LUGANO
14.01.19 - 09:000
Aggiornamento : 18.01.19 - 13:57

Gli manca il visto: ecco il suo curioso piano B

La disavventura del ventiquattrenne ticinese M.T., recatosi in Burundi per fare volontariato e per realizzare il suo lavoro di diploma

LUGANO – Doveva recarsi in Burundi, a Bujumbura, per fare volontariato e realizzare il suo lavoro di diploma. Ma il visto gli è stato negato, inspiegabilmente, più volte. Così a M.T. (24 anni) non è restato altro da fare che entrare nello Stato africano dalla porta sul retro. Passando dal Ruanda e “comprando” il silenzio delle guardie di confine. «Ho rischiato grosso – ammette – le tensioni tra Burundi e Ruanda sono alte. Potevo finire in galera».

Anomalia informatica – L’Odissea di M.T., neolaureato in comunicazione visiva alla Supsi, si è svolta a luglio. È lui stesso, a diversi mesi di distanza, a rievocarla. Tutto nasce da un inghippo informatico. «Il file per ottenere il visto si scaricava in maniera anomala. La bandiera del Burundi risultava semicontraffatta. All’ambasciata di Ginevra, inizialmente, mi hanno accusato di volerli fregare».

Passaporto e soldi restituiti – In un secondo tempo, una volta chiarito che M.T. non ha responsabilità, le acque sembrano calmarsi. Gli viene promesso il visto. Che, tuttavia, non arriverà mai. «Mi hanno restituito il passaporto con i cento franchi di tassa. Senza spiegazioni. Ero sconsolato. Anche perché io avevo basato tutto il mio lavoro di tesi su questa esperienza. Ci dovevo andare per forza, in Burundi».

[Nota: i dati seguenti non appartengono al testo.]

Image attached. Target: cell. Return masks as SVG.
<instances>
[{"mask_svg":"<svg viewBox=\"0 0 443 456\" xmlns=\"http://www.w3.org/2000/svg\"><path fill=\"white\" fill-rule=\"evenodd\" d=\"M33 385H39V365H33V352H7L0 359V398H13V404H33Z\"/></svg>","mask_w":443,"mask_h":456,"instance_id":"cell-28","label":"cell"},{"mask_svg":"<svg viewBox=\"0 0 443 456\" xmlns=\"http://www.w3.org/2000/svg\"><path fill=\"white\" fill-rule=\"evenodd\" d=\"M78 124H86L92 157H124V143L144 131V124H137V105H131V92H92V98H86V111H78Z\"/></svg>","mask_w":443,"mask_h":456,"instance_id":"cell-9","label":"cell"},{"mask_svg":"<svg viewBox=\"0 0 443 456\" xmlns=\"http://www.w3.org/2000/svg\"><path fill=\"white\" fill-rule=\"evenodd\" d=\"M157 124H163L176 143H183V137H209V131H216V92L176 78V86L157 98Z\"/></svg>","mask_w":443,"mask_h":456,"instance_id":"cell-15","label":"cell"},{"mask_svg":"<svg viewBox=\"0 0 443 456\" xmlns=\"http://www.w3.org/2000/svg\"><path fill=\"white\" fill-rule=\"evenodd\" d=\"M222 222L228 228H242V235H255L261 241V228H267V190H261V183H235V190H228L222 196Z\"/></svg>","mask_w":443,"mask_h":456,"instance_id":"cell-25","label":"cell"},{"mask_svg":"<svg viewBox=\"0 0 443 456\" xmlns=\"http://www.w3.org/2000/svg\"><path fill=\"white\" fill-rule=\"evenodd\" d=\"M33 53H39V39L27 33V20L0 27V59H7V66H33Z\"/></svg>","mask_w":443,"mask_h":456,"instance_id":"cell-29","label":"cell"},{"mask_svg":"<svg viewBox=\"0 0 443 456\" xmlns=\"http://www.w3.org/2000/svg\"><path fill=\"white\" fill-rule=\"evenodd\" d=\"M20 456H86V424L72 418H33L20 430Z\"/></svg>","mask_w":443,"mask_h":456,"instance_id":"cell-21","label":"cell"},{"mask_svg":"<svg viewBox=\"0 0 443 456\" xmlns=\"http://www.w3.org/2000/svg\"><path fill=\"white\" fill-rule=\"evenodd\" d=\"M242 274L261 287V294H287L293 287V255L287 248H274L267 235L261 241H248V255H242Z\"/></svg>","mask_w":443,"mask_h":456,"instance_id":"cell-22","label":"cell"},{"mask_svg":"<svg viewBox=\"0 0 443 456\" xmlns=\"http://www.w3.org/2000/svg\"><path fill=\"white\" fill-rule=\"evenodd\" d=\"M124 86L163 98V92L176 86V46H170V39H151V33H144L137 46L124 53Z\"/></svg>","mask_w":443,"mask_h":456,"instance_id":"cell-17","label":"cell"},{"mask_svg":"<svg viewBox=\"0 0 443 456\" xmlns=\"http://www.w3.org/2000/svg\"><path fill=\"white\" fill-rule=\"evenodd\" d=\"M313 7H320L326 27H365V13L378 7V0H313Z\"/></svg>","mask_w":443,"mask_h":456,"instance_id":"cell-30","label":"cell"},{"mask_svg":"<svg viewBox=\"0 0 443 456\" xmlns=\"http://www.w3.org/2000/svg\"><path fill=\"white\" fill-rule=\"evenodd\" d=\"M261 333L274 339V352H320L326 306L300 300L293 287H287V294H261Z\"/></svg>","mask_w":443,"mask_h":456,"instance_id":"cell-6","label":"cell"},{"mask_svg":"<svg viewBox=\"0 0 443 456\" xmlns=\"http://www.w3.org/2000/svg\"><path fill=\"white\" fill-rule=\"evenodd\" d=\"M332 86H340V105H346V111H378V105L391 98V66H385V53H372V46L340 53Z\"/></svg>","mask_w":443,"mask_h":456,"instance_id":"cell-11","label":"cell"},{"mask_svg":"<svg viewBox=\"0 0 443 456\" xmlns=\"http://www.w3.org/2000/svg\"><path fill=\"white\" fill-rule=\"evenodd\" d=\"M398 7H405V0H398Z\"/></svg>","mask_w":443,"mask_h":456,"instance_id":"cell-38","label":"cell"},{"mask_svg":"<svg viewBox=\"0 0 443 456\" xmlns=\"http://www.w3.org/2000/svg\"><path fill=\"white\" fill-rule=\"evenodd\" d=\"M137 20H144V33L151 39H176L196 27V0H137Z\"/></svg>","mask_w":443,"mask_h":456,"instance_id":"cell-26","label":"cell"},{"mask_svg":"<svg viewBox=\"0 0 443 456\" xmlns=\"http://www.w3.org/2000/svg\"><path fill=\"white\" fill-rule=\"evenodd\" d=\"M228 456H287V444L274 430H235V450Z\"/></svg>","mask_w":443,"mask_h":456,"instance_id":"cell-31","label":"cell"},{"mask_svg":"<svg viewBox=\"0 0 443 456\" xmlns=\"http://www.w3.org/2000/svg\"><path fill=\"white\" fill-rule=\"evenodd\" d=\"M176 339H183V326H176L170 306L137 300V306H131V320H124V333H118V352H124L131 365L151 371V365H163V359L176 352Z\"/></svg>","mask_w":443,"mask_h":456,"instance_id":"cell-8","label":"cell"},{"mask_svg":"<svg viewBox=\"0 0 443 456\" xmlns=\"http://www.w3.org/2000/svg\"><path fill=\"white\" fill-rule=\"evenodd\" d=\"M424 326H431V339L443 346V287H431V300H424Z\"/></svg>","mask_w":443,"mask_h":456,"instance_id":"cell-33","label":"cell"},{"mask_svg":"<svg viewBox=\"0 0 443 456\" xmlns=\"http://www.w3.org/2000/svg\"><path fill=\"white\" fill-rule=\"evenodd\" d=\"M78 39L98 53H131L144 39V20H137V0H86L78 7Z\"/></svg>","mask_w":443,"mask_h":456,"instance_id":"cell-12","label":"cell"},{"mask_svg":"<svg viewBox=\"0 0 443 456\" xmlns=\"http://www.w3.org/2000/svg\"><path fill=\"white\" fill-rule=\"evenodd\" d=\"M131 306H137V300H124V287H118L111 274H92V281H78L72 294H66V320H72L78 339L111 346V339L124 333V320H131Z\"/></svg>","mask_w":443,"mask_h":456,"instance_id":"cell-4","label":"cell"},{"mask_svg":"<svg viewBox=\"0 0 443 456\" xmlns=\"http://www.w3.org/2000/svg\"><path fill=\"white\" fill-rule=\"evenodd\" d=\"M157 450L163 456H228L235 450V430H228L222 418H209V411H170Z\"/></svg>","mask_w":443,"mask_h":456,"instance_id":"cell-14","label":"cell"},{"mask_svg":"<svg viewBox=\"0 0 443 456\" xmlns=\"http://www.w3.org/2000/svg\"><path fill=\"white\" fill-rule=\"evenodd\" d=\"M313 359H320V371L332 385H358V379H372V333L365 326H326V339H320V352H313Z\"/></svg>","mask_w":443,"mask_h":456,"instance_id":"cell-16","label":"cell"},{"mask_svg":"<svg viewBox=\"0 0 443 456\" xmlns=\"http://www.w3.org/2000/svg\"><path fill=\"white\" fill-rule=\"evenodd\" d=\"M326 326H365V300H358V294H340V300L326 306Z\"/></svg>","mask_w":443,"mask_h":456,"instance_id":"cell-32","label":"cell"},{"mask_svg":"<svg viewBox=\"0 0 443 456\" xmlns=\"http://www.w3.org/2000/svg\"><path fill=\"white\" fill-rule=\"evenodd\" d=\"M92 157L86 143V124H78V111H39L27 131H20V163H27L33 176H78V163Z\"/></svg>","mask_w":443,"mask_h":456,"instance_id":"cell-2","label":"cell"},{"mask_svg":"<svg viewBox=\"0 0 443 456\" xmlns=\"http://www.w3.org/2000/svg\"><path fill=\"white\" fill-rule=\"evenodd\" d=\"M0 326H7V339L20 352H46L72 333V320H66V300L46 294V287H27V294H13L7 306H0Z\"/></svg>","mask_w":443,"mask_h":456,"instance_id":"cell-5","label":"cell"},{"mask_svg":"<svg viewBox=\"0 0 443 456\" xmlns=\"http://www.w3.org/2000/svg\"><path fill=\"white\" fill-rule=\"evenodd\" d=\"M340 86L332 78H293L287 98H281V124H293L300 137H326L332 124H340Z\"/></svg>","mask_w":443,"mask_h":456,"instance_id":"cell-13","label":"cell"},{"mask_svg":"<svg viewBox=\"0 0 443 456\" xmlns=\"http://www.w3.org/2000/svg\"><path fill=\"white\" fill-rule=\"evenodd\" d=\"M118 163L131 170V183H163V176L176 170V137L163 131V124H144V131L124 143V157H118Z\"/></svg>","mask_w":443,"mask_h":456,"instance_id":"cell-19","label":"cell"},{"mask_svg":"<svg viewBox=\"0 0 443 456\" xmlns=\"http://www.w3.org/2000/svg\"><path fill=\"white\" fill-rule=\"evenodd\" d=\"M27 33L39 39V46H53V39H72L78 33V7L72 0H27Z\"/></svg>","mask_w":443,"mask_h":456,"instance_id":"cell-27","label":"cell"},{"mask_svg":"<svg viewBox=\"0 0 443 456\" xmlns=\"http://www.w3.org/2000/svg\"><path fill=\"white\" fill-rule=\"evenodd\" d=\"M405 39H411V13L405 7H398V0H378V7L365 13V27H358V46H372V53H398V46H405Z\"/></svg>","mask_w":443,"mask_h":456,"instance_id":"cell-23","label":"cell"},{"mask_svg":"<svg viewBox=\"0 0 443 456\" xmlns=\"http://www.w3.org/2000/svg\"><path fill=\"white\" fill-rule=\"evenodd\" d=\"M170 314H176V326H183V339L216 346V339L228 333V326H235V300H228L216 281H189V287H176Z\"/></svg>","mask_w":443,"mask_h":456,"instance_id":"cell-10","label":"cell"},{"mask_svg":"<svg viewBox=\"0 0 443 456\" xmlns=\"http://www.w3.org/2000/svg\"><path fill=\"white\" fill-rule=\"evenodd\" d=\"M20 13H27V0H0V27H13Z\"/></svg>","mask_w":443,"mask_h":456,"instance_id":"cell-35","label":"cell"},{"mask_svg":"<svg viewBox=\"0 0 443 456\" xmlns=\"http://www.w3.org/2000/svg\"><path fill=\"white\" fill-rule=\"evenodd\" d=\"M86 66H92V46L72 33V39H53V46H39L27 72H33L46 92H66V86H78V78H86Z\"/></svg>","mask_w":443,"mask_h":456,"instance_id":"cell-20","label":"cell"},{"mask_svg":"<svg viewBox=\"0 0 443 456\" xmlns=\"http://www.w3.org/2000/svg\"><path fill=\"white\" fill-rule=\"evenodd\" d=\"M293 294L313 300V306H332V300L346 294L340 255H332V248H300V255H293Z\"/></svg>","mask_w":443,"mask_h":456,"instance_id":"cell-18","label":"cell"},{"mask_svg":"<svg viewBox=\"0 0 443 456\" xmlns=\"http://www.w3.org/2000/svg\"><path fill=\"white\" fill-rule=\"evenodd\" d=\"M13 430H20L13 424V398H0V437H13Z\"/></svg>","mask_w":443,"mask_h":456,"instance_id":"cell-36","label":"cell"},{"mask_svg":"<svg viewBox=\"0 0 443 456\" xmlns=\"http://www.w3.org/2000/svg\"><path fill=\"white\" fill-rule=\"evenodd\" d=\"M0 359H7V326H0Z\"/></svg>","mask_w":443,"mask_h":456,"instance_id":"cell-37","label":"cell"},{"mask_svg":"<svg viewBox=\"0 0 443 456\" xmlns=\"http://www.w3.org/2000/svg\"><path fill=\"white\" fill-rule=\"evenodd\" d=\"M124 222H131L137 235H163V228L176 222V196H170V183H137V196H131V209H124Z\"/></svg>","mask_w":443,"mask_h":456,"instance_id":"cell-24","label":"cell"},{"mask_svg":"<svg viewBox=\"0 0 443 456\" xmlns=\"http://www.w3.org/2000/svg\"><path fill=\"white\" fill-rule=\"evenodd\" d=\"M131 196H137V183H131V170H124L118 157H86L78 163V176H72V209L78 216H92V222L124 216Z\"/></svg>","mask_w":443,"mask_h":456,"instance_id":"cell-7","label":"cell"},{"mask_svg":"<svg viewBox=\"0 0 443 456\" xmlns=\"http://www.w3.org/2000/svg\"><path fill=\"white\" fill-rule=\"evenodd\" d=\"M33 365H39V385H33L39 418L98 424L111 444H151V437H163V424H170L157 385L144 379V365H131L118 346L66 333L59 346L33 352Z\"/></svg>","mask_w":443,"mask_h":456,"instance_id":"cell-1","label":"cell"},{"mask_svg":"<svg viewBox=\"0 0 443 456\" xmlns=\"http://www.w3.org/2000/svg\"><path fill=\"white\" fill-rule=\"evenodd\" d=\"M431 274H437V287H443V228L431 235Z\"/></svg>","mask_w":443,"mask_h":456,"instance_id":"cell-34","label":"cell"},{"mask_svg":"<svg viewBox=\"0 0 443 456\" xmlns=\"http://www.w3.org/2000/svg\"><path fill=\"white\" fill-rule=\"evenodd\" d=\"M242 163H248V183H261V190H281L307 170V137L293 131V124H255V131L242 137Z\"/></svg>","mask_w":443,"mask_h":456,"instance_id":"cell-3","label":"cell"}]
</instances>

Lo stratagemma – Il ventiquattrenne è costretto a posticipare la partenza e a trovare una soluzione alternativa. «Un amico mi ha consigliato di andare in Ruanda. E da lì poi tentare di raggiungere il Burundi. Il visto, in Ruanda, te lo fanno direttamente in aeroporto». Il problema, semmai, consisteva nel passaggio successivo. Tra i due Paesi non corre buon sangue. Anzi.

Non si passa – Alcuni ragazzi del Burundi vengono a prendere M.T. Quattro ore di auto e si arriva alla frontiera. Subentra la parte più difficile. «Mi sono dovuto inventare una frottola. E cioè che ero in vacanza in Ruanda e che lì avevo conosciuto degli amici burundesi, ai quali volevo fare visita». Non basta. Le guardie sono inflessibili.

Chiudere un occhio – A quel punto i ragazzi del Burundi si appartano con le guardie. Finché non si arriva a una soluzione economica. «Mi è toccato pagare 120 euro affinché chiudessero un occhio. Una specie di “corruzione” insomma. Avevo molta paura in quegli istanti».

Una storia assurda – Ora la vicenda è alle spalle. M.T. ha pubblicato il suo lavoro “In Burundi si vive”. Ottenendo anche molti apprezzamenti. «Ma del visto da Ginevra non ho mai avuto più notizie. Devo ancora riceverlo oggi. Assurdo».

Problemi anche per le associazioni umanitarie – L’accaduto, tuttavia, non sorprende Marco Barzaghini, presidente dell’associazione umanitaria Amici Ticino per il Burundi, attiva da dieci anni nello Stato africano. «Mandiamo regolarmente fondi in Burundi. La gente laggiù è disperata. La situazione politica è molto tesa. Fino a qualche tempo fa non c’erano problemi per i visti dalla Svizzera. Ora sì. Non sappiamo esattamente perché. Non ci vengono fornite spiegazioni».